*** PROVIDED PASSAGE ***
Three’s a crowd.
British scientists say Type 3c diabetes may be more common than previously thought, saying some people with Type 2 may have been misdiagnosed.
The study, published in the November issue of Diabetes Care, found that about 1.5 percent of 31,789 new cases of diabetes over a 10-year period were diagnosed as Type 2 instead of Type 3c. One percent of new cases were Type 1 diabetes, making Type 3 more common in adults in this research.
The study says Type 3c forms differently from the first two. Type 1 diabetes typically forms in childhood and is a condition in which your body doesn’t produce insulin at all. Type 2 is seen in adults when your pancreas can’t keep up with insulin demand; it is usually related to weight gain and poor eating habits.
Type 3c, however, is seen after damage is done to the pancreas due to inflammation, cystic fibrosis, cancer or surgery. Type 3 affects the pancreas’ ability to produce insulin, but also the body’s ability to properly digest food properly.
While it’s a relatively small portion of patients, study author Andrew McGovern wrote in The Conversation that, “Researchers and specialist doctors have recently become concerned that Type 3c diabetes might be much more common than previously thought and that many cases are not being correctly identified.”
Those with Type 3c diabetes need insulin as well as supplemental enzymes to assist with food digestion. Type 3 could present as late as 10 years after the initial damage to the pancreas was done.
A National Institutes of Health study from 2008 also identified Type 3c as an underdiagnosed form of diabetes, but still many people aren’t aware of it.
McGovern said correctly diagnosing Type 3c diabetes is important in determining proper course of treatment.
*** End of PROVIDED PASSAGE ***
*** DATASET ENTRIES ***
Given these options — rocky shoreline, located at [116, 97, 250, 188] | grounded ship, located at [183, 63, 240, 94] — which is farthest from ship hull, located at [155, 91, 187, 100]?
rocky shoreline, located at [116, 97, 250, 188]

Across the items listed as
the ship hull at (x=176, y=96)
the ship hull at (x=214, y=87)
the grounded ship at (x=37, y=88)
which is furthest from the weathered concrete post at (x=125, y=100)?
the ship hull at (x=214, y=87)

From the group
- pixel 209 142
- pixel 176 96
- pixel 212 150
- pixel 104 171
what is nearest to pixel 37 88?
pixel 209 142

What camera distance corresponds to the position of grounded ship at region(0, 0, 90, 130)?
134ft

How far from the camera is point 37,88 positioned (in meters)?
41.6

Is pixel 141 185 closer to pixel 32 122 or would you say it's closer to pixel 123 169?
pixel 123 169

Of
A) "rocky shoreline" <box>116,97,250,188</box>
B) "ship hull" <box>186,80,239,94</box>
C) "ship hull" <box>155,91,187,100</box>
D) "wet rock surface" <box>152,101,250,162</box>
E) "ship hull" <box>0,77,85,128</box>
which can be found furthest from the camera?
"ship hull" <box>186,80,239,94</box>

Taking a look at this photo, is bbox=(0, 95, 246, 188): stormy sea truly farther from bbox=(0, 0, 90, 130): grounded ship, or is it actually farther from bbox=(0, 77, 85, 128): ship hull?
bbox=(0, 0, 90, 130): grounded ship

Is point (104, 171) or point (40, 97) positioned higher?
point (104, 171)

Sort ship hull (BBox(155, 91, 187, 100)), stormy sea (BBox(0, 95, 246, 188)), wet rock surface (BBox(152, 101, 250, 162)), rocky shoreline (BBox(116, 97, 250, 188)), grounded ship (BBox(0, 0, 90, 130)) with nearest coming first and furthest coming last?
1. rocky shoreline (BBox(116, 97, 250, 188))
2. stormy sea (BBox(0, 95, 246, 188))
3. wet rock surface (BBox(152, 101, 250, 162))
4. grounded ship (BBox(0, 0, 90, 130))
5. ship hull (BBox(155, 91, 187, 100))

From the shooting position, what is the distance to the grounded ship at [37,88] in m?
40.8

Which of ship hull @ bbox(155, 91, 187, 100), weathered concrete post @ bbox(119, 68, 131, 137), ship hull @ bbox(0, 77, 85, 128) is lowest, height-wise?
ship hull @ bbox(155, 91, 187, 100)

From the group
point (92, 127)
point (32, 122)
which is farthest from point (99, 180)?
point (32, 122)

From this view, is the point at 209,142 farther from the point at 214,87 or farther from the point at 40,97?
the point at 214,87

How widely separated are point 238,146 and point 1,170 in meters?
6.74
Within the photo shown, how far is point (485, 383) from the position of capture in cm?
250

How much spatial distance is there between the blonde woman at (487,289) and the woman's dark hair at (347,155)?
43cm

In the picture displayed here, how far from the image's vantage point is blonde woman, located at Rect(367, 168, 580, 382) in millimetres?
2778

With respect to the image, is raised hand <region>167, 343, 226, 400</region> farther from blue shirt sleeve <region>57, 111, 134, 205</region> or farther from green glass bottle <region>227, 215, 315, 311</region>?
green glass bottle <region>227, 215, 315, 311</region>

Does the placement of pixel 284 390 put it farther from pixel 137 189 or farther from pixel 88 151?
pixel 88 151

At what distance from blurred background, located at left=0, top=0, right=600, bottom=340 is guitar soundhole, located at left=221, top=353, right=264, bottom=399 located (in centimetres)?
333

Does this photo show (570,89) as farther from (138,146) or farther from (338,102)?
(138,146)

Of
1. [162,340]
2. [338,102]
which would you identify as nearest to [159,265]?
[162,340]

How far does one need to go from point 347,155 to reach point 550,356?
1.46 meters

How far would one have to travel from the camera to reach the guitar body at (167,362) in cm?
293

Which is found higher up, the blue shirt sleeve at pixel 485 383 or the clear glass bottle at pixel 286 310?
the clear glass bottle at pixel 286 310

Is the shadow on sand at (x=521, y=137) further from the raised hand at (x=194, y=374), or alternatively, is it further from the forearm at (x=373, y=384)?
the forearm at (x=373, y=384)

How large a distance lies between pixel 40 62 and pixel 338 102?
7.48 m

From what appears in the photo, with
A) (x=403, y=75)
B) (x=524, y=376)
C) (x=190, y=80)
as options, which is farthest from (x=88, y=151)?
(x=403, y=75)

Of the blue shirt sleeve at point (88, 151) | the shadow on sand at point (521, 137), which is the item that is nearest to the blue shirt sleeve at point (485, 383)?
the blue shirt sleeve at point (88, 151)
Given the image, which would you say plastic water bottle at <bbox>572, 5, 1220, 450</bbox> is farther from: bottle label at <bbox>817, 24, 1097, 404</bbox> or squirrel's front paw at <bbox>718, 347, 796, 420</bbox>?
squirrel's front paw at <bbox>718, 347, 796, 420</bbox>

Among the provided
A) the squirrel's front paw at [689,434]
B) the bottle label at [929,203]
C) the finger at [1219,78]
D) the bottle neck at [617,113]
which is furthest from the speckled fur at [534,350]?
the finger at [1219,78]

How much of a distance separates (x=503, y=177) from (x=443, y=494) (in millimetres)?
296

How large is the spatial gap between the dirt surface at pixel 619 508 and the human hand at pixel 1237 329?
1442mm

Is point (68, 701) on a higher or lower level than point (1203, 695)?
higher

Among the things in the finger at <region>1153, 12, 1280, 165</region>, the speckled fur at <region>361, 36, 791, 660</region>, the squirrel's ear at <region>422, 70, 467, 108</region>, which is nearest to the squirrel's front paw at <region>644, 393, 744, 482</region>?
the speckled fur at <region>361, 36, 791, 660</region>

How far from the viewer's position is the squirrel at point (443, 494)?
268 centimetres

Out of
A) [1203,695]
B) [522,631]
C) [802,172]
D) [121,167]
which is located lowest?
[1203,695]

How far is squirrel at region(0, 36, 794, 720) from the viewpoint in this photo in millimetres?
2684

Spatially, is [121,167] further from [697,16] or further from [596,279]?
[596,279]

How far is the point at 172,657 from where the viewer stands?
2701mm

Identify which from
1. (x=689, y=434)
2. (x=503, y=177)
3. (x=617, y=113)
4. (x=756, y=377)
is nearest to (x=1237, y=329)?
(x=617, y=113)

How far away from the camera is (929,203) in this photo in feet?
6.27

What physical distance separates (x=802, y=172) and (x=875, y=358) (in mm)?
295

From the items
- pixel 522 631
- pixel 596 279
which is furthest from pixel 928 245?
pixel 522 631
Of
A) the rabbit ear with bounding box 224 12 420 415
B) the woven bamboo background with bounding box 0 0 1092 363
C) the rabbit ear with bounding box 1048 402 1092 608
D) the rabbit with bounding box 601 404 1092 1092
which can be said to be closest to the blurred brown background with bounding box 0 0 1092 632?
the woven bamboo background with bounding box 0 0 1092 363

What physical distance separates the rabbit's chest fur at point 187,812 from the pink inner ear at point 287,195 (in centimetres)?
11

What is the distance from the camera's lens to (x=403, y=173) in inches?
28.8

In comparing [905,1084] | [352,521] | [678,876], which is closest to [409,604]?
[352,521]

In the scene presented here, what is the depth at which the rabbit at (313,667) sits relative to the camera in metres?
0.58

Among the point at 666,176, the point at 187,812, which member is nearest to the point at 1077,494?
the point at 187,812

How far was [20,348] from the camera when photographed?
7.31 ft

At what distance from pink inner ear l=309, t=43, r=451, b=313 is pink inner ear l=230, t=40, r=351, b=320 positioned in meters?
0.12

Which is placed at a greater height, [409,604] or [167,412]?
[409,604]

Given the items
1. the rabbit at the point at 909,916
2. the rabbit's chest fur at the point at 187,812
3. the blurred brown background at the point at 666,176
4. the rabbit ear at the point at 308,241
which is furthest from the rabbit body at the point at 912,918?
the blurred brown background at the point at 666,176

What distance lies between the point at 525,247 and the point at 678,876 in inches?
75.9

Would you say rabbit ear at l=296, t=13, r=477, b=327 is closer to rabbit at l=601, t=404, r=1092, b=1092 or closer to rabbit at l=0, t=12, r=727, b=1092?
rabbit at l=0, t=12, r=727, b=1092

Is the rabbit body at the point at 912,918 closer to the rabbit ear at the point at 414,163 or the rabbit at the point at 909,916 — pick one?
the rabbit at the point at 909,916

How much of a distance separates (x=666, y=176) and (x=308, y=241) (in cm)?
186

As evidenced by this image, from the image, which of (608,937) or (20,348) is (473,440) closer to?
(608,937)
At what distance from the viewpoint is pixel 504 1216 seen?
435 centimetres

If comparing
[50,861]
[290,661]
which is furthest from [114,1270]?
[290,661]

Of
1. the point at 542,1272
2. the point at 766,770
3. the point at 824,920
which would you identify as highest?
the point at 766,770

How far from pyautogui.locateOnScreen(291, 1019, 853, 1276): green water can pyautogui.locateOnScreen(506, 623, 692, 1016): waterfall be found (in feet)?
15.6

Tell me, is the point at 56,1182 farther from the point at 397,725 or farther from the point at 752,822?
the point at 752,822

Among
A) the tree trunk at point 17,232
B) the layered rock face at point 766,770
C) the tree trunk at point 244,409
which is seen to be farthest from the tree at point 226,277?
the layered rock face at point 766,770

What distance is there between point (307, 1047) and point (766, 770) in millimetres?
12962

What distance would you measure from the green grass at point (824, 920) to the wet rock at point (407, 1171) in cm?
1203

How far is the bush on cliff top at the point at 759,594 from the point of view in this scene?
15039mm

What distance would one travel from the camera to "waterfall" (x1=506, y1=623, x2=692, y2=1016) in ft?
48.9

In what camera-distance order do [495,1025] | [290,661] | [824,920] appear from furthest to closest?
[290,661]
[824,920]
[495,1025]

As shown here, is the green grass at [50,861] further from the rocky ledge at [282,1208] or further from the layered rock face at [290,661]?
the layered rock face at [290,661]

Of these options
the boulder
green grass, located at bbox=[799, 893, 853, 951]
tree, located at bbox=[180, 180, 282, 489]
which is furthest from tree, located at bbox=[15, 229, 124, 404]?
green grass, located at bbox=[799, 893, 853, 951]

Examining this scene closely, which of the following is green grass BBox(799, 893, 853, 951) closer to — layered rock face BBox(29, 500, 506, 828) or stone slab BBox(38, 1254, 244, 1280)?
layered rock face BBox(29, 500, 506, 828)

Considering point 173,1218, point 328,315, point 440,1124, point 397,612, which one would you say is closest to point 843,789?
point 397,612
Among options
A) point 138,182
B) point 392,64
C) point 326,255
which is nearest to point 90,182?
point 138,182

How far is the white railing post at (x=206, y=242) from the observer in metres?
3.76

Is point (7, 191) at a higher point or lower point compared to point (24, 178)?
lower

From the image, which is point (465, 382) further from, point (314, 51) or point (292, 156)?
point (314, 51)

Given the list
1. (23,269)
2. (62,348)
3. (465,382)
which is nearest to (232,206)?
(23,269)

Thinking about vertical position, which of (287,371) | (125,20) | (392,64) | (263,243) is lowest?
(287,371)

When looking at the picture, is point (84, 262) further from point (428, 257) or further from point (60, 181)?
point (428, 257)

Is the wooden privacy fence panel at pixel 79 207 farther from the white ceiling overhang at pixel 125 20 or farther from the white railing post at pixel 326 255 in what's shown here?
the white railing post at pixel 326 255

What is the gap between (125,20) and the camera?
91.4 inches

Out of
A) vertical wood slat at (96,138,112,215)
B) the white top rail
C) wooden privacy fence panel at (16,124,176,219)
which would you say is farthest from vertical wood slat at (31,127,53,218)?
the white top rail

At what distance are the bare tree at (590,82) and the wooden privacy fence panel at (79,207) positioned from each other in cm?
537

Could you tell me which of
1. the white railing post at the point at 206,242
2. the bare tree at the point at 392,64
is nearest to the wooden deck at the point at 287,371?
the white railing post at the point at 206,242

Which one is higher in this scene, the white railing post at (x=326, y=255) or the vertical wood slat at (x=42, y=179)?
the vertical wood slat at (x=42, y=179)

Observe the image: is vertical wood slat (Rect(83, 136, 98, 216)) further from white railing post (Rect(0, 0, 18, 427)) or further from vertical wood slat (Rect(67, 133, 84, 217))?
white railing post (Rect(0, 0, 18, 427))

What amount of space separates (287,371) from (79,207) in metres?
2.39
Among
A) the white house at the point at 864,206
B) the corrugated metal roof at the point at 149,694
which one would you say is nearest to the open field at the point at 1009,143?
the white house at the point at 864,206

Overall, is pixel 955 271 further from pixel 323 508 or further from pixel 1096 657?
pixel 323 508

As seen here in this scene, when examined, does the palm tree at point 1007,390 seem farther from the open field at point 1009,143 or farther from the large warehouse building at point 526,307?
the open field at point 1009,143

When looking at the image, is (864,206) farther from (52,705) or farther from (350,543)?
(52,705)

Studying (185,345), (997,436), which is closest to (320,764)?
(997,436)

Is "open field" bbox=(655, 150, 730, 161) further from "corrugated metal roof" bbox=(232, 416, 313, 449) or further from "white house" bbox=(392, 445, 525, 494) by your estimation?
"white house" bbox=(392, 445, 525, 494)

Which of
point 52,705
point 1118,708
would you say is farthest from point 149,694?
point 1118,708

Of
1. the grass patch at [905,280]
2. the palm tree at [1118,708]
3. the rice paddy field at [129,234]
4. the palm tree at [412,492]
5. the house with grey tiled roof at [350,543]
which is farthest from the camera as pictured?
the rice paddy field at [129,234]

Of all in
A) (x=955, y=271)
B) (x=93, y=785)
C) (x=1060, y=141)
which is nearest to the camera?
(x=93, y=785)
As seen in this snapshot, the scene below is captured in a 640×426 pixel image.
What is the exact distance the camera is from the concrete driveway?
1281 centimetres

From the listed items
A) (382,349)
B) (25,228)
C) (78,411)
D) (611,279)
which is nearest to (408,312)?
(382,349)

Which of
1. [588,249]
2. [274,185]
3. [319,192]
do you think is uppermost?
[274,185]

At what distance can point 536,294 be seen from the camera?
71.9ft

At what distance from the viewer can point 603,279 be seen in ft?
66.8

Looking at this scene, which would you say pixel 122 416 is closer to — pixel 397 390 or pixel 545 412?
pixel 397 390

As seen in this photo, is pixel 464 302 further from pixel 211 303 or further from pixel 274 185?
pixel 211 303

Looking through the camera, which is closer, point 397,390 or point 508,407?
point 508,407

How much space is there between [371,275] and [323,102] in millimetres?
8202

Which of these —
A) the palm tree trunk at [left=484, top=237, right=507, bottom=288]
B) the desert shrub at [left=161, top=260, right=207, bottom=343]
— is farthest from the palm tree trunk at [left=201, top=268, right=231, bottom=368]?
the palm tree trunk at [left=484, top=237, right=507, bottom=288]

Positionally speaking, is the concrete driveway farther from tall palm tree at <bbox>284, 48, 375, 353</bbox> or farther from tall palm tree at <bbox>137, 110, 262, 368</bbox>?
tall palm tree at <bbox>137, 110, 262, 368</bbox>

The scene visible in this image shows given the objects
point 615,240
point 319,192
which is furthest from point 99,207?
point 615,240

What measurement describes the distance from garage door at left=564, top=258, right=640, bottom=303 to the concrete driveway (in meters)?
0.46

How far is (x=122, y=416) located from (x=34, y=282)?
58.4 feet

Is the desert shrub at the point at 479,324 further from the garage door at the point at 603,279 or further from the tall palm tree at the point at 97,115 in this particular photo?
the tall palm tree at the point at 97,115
*** End of DATASET ENTRIES ***
Decide whether each statement agrees with the diabetes article: (a) The study appeared in the November issue of Diabetes Care. (b) Type 1 diabetes usually starts in adulthood. (c) People with Type 3c diabetes need only insulin. Answer yes or no for each, quoting the words of the article that settle it. The rows have nothing to do with the diabetes article.

(a) Yes: "published in the November issue of Diabetes Care"
(b) No: "Type 1 diabetes typically forms in childhood"
(c) No: "need insulin as well as supplemental enzymes to assist with food digestion"